The trick is to either redefine what the term means (so they are actually referring to 9.9999% uptime), or the timeframe (we've been at "5 nines" for the whole year" - said Jan 1 2009), or both ("so, we use 1 day as a data point, then if we've been up for any part of that day, we're good... so we've always operated at '5 nines' reliability")
Re:100 years? (Score:5, Insightful)
It's called framing and it is making public debate in western society increasingly difficult.
Re:100 years? (Score:5, Interesting)
In business, generally it means that solution provider (software + hardware) bears direct responsibility for all unplanned downtimes.

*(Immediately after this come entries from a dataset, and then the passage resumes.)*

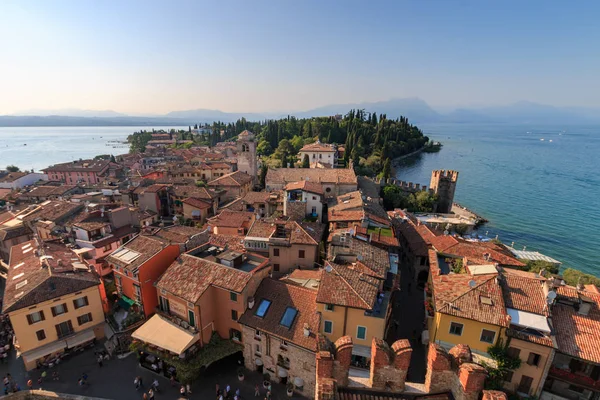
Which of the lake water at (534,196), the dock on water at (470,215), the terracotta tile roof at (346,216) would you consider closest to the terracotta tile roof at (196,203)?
the terracotta tile roof at (346,216)

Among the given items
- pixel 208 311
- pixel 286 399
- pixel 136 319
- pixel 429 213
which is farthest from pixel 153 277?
pixel 429 213

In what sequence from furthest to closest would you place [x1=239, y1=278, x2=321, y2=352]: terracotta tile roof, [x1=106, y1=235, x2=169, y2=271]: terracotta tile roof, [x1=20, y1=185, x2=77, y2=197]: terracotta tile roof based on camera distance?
[x1=20, y1=185, x2=77, y2=197]: terracotta tile roof → [x1=106, y1=235, x2=169, y2=271]: terracotta tile roof → [x1=239, y1=278, x2=321, y2=352]: terracotta tile roof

If solution cannot provide such service availability, the solution provider has to be ready to cover all the damages. And it is often planned that way from day one: some downtimes are covers by the "5 nines", some are covered monetarily by solution providers.
That's why 5 nines solutions cost as much as they cost: on one side to allow providers to bring quality of solution to desired level, on another side, in case of emergency, to let them to cover some downtimes with money.
But covering seven(!) hours(!!) can be lethal to the solution provider. But again, it all depends on their support contract. Some (cheaper) 5 nines are delivered without any guarantees: they only theoretically 5 nines and provide only "best effort" service availability.
Re:100 years? (Score:5, Funny)
which vista version are you using?
Re:What do Brits say when stuff like this happens? (Score:4, Interesting)
You've seen the first scene of "four weddings and a funeral", surely?
Re:It appears high load/usage crippled the system. (Score:4, Insightful)
No different then what can happen on a unix box I suppose.
Note that the current system is built around a large cluster of 2.2GHz servers, while the unix-based system it replaced (which coped perfectly happily with a substantial portion of the same traffic) ran from a smaller cluster of much slower servers.
The primary purpose for the new system, introduced less than a year ago, was to expand capacity. For it to have failed within a year due to lack of capacity basically means that it has failed in that objective.
Re:It appears high load/usage crippled the system. (Score:5, Insightful)
No, actually the Windows system (10 ms per transaction) was a 13x speedup over the older system (135 ms per transaction), followed quickly by an addiditonal 50% speedup (6 ms per transaction). The Windows system was just recently updated to double performance again (3 ms per transaction), so it's now 45 times as fast as the unix-based system it replaced.
You may be able to fault it on reliability (though the olde system wasn't perfect either), but you can't fault it on performance.
Re:It appears high load/usage crippled the system. (Score:4, Informative)
I'm not sure I understand the distinction you're trying to draw,
Latency versus throughput. If the new system processed those serially while the old could handle 130 in parallel, then the old system would be 10x faster even though the new was 10x quicker.
but total transaction capacity of the system increased along the same lines.
Yes, after throwing massive amounts of hardware at the problem.
Re:It appears high load/usage crippled the system. (Score:4, Funny)
6.40K transactions/second ought to be enough for everyone.
Re:In other NEWS... (Score:5, Informative)
No, he'd waggle his arse .
A fanny would be a vagina in Britain.
Come on +5 informative!
Re:d'OH (Score:4, Funny)
yes, but how many times [thewebsiteisdown.com] did they reboot it?
Re:Vietnam outperforms London (Score:4, Interesting)
Ok, so here's the tally I've seen so far:
- LSE today (7 hours downtime)
- Ho Chi Minh City stock exchange (3 days downtime)
- Brazil futures, BM & F, aug 26, 2008 and Bovespa Nov, 30th, 2007.
that I've heard of.
It's incredible! This looks systemic and widespread.
I guess it's a great marketing achievement for Microsoft.
When will people in the financial sector wake up and learn they've been duped?